I have just spent the best part of an hour writing a blog post I was at first excited to share with the Internet. And then as I was half way through I was overwhelmed with the sudden notion that I perhaps shouldn't share these particular thoughts with strangers and acquaintances in a manner that wasn't, for me, intimate enough. There was nothing especially private about the thoughts I was writing about, they were probably just another case of teenage angst, but it was my teenage angst and actually I don't want everybody to know about it. There was something about how I was spewing this often inward and private contemplation that made me want to keep it to myself, for now.
I'm often in awe of people who have the ability to keep things to themselves and not share every waking thought and idea with anyone you meet like I have a tendency to do. I love intense, passionate conversation and so to generate that I must subconsciously open myself up to people so that we can talk and talk until the sun don't shine. For someone who can contently spend hours and hours by herself and be in her own, secluded world I have the biggest desire to let people know me, and for me to know other people. And so when I get the feeling that I just don't want to share some of my thoughts, it's an interestingly powerful sensation. It's almost as if my instinct is letting me know that keeping that particular idea private is what is best for now. To keep your thoughts to yourself is sometimes much more exciting than keeping someone else's secrets.
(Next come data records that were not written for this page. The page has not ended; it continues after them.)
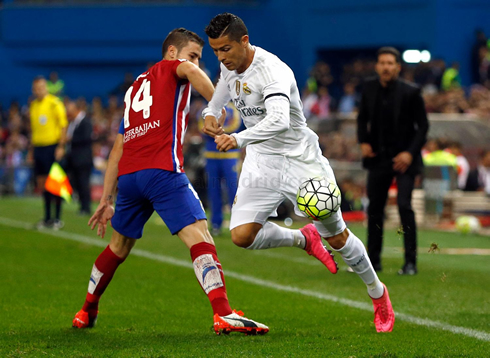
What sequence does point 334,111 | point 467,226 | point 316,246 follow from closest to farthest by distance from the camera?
point 316,246
point 467,226
point 334,111

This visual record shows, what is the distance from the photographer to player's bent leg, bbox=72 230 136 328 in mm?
5797

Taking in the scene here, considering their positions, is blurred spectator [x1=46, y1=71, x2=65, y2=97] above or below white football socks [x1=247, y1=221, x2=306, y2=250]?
above

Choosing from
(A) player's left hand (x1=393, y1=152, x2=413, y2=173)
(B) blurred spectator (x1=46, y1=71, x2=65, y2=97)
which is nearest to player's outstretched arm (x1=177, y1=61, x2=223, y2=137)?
(A) player's left hand (x1=393, y1=152, x2=413, y2=173)

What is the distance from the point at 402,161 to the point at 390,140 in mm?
371

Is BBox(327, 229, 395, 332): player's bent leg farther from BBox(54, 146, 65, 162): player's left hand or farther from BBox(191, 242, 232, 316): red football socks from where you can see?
BBox(54, 146, 65, 162): player's left hand

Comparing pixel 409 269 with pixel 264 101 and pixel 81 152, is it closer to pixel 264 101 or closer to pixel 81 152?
pixel 264 101

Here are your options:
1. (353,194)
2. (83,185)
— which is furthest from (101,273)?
(83,185)

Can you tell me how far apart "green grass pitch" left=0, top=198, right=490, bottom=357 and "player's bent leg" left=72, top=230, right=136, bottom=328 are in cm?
12

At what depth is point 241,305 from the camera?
6895mm

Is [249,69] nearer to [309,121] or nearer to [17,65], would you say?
[309,121]

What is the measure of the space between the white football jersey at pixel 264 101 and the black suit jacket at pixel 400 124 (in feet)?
10.2

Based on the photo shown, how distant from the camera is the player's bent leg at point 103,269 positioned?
580 cm

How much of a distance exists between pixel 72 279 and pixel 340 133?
47.8 ft

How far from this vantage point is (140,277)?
28.2 feet
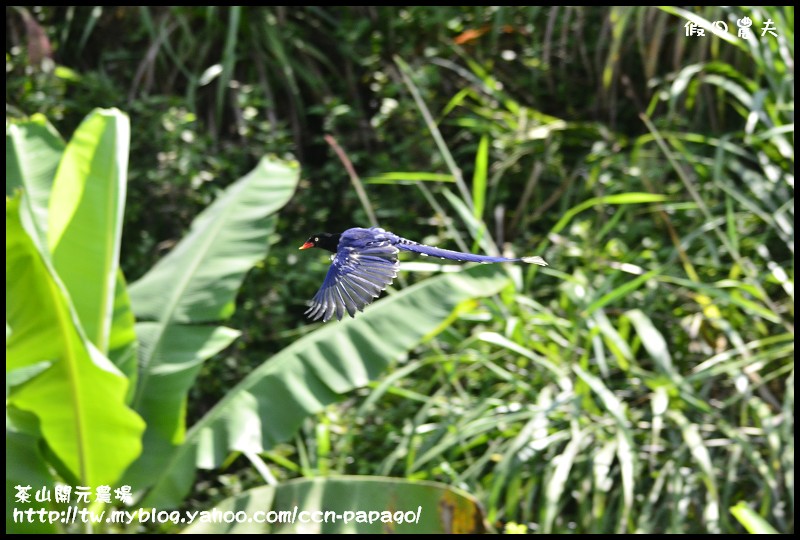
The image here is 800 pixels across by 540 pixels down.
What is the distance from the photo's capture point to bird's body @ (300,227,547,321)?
57.4 inches

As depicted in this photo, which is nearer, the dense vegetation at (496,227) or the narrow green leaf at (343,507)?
the narrow green leaf at (343,507)

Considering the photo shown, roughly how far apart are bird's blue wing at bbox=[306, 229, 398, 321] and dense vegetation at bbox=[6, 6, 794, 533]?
143 cm

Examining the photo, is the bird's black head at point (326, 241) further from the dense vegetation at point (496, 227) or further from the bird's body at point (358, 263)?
the dense vegetation at point (496, 227)

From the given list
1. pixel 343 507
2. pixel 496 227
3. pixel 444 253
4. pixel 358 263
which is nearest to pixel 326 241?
pixel 358 263

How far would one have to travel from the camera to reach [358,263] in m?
1.51

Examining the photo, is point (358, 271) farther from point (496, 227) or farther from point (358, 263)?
point (496, 227)

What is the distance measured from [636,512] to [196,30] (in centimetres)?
321

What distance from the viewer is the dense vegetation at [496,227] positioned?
3.56 meters

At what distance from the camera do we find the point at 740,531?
3561 millimetres

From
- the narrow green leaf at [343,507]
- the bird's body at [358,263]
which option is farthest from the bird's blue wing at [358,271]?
the narrow green leaf at [343,507]

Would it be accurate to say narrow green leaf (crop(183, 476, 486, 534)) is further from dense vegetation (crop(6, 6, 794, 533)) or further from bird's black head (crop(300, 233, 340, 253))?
bird's black head (crop(300, 233, 340, 253))

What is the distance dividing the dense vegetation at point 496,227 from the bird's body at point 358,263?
1.43m

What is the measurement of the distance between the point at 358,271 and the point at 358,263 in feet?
0.04

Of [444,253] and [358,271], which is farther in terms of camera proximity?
[358,271]
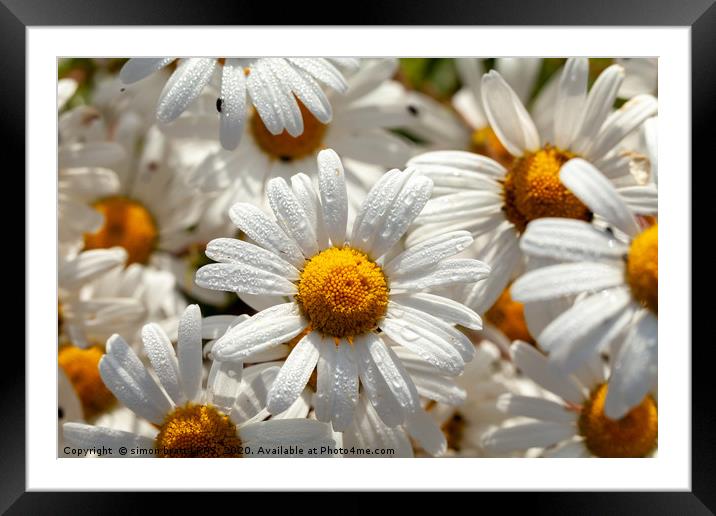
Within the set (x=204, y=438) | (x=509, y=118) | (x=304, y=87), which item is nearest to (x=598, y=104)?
(x=509, y=118)

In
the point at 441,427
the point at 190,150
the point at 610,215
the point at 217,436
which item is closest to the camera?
the point at 610,215

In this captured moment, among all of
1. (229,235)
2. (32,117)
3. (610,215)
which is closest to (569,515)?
(610,215)

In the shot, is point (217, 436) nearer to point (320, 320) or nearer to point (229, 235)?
point (320, 320)

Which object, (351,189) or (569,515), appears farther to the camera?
(351,189)

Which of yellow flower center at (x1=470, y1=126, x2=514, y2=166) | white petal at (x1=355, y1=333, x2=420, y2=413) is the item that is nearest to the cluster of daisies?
white petal at (x1=355, y1=333, x2=420, y2=413)

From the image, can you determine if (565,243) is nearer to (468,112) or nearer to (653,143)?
(653,143)

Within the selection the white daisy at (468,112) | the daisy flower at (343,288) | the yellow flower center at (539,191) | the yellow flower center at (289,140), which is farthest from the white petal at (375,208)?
the white daisy at (468,112)

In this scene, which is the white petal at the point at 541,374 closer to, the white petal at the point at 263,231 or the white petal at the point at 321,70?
the white petal at the point at 263,231
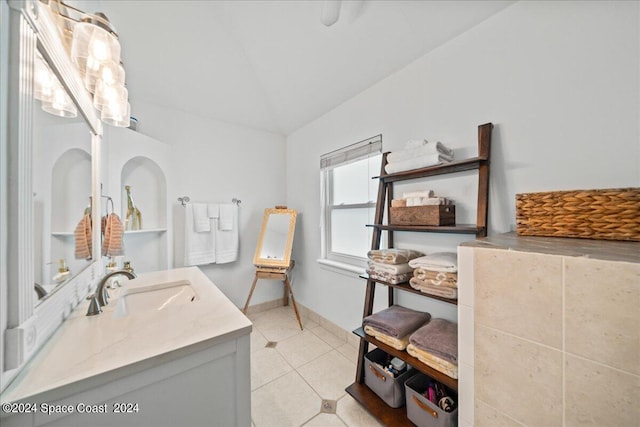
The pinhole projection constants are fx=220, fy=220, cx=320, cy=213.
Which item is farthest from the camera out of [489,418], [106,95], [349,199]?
[349,199]

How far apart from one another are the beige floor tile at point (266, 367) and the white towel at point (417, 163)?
1.74 meters

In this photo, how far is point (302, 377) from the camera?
168cm

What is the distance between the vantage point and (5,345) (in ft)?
1.60

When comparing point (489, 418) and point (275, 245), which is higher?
point (275, 245)

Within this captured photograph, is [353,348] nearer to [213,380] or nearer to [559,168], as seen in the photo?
[213,380]

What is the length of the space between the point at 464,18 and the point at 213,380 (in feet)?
7.13

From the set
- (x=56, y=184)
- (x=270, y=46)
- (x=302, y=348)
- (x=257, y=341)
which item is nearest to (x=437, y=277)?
(x=302, y=348)

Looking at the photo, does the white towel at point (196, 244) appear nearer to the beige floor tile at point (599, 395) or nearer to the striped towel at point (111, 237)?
the striped towel at point (111, 237)

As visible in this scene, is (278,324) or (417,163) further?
(278,324)

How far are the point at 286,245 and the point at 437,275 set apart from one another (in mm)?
1740

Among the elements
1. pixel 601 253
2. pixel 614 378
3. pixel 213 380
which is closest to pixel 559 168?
pixel 601 253

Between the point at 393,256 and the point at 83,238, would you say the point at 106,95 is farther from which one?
the point at 393,256

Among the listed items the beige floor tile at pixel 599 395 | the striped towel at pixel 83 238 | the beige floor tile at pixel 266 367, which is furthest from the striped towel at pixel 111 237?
the beige floor tile at pixel 599 395

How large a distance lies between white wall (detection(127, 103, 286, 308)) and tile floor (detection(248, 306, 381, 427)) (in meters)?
0.67
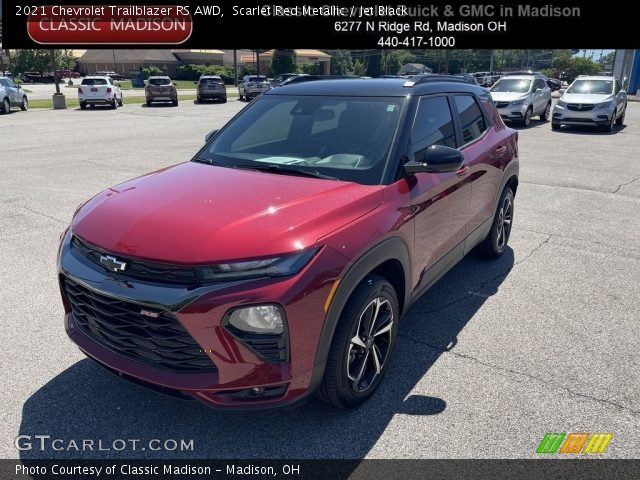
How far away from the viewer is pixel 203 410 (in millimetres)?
3105

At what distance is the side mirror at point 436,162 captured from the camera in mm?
3291

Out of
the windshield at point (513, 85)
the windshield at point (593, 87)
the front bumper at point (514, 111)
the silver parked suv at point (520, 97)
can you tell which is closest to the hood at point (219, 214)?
the silver parked suv at point (520, 97)

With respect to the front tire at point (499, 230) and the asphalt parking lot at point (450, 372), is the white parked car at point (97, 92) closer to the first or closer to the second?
the asphalt parking lot at point (450, 372)

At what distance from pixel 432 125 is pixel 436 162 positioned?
740 mm

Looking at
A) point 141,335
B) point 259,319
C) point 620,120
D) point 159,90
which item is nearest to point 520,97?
point 620,120

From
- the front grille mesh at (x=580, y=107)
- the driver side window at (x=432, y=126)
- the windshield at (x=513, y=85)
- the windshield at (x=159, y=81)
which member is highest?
the windshield at (x=159, y=81)

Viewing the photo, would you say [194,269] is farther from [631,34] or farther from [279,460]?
[631,34]

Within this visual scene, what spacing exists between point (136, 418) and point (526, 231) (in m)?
5.22

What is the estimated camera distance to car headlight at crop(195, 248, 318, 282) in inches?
96.4

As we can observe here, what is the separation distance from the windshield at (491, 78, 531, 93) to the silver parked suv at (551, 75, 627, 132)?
1424mm

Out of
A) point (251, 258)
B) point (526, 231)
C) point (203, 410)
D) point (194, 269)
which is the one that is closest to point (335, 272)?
point (251, 258)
Writing about this is reminding me of the common criticism of the nature of the Internet being that too much is shared. "I don't want to know if someone just ate a sandwich" or "I don't want people to know if I've just had a colonoscopy" are frequent comments worthy of banging one's head against a wall several times. There is no rule to say that you must read someone's tweet about the sandwich they've just eaten, nor that you must make a Facebook post about personal medical treatments and visits. The whole idea is that now this free flowing stream of information exists and that this information can be both good and bad. It is up to whoever participates to filter what they want to know and not know, what is good and what is bad and by distinguishing this for themselves they can then understand what they wish to contribute to this growing pool of ideas and feelings and facts and figures.
I, for some reason, felt it was not the time to express a particular private thought I was having and I feel good about not sharing it, but it doesn't stop the thrill of pressing 'publish' and sending my other thoughts out into this virtual world of free judgement and understanding. I'm just aware that I am in control of what I am choosing for everyone to know about me, which is healthy and good.